• _Your task_
Output, word for word, the part of the excerpt on Apple and AI that starts at "Apple really only" and runs up to and including "the prerecorded keynote.".

• _Excerpt to read_
════════════════

Apple really only offered one example of what it meant by this, and it was as underwhelming as it was revealing. Kelsey Peterson, director of machine learning and AI at Apple, walked through a demo in the prerecorded keynote.

Peterson asked, “Siri, when is my mom’s flight landing”—and Siri cross-referenced flight details found in email, then tracked the flight online. Asking, “what’s our lunch plan”—Siri found the spot mom sent in a text. Then when finishing the conversation with, “How long will it take to us get there from the airport?” a map pops up with traffic data.

Make no mistake: There’s nothing all that impressive happening here when it comes to LLM technology. These are straightforward questions asked with very specific language that have perfectly clear answers. (Apple did nothing to synthesize or suggest anything special from this query—like “remember to buy your mom lilies, her favorite, but don’t go to Flower Mart because they were wilted last time.”) However, what is impressive is Apple’s reach.

Apple can effortlessly sift through your email and Messages (and, eventually, various other apps via specialized APIs that Apple announced) to find the answer that it needs. The company has access to an incredible amount of information on you; when handed over to an LLM, it can jog your memory almost instantly about anything.


This reach is Apple’s advantage in the great AI race—in the United States, at least. Microsoft recently demonstrated that it could record every moment of your computer screen to serve as an AI memory, and while that (extremely creepy) idea could be powerful for work contexts, perhaps, it still doesn’t reach the most intimate computer in the world: the phone in your pocket. Apple’s moat around Messages is particularly powerful in the US. Apple owns less than 60% of the U.S. smartphone market, and iPhone users vastly prefer their blue bubble. 85% of teens in the U.S. are on Messages today. And texting has been the preferred method of communication since 2014.

Apple doesn’t need to have the best LLM to own AI. It just needs to own the thing AI references. And your years of personal message history are an incredible repository of information.

════════════════

• _Raw data_
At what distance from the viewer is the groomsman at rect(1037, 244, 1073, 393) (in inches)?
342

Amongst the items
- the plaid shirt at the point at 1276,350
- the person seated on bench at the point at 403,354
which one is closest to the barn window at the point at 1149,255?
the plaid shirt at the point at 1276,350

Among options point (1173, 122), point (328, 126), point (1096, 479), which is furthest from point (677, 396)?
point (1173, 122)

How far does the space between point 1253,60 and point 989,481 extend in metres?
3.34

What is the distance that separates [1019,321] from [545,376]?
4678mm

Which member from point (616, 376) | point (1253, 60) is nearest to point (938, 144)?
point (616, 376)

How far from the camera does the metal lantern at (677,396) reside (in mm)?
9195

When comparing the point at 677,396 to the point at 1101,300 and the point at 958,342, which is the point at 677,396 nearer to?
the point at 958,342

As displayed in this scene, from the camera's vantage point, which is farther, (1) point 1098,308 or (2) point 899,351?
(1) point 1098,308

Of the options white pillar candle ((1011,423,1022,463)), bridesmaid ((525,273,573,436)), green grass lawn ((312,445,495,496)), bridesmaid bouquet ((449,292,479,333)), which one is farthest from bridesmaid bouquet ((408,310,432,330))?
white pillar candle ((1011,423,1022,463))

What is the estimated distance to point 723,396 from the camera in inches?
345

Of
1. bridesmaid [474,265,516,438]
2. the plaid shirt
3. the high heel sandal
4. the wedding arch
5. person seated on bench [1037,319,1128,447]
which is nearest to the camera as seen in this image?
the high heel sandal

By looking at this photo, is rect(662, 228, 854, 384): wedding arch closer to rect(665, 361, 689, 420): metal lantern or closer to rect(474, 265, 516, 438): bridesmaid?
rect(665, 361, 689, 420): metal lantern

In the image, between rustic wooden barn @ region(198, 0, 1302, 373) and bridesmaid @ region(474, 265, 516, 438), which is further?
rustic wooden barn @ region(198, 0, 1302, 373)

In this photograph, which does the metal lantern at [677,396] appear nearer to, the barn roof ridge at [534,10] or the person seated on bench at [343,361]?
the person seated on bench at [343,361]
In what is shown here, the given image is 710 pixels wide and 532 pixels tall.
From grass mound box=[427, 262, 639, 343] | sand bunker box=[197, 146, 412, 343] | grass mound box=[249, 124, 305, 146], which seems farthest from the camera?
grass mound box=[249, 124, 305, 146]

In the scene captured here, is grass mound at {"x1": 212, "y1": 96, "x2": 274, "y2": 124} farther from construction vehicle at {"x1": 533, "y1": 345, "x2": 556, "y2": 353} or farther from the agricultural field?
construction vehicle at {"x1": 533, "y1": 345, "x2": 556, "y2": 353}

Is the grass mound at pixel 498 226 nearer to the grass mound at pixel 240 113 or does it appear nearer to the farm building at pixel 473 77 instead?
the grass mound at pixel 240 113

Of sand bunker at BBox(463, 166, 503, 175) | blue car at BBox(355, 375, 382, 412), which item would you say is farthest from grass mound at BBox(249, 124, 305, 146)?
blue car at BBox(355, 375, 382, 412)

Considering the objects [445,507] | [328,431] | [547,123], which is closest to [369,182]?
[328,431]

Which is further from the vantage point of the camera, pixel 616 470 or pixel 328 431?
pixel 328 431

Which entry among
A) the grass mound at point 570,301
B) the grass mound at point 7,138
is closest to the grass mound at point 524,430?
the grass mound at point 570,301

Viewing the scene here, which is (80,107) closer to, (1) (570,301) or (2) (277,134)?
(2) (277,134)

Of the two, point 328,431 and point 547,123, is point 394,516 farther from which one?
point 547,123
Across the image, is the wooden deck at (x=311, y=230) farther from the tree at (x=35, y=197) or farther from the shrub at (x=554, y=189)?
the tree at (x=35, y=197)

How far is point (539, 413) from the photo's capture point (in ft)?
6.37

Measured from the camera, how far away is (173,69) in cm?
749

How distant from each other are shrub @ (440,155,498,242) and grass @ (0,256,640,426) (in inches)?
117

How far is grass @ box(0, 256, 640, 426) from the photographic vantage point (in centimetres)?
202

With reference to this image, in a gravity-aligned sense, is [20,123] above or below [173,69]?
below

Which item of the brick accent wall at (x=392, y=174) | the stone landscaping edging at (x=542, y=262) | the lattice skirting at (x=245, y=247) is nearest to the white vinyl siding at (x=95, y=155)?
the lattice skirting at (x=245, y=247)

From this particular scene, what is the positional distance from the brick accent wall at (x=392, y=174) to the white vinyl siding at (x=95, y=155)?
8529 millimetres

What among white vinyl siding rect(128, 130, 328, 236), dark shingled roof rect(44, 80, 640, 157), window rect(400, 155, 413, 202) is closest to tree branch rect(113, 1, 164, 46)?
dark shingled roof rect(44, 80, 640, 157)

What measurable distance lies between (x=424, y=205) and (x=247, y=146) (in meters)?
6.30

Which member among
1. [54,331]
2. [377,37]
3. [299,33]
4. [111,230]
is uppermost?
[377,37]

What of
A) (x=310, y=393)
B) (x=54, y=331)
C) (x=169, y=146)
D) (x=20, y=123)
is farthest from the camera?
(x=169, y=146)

════════════════

• _Answer section_
Apple really only offered one example of what it meant by this, and it was as underwhelming as it was revealing. Kelsey Peterson, director of machine learning and AI at Apple, walked through a demo in the prerecorded keynote.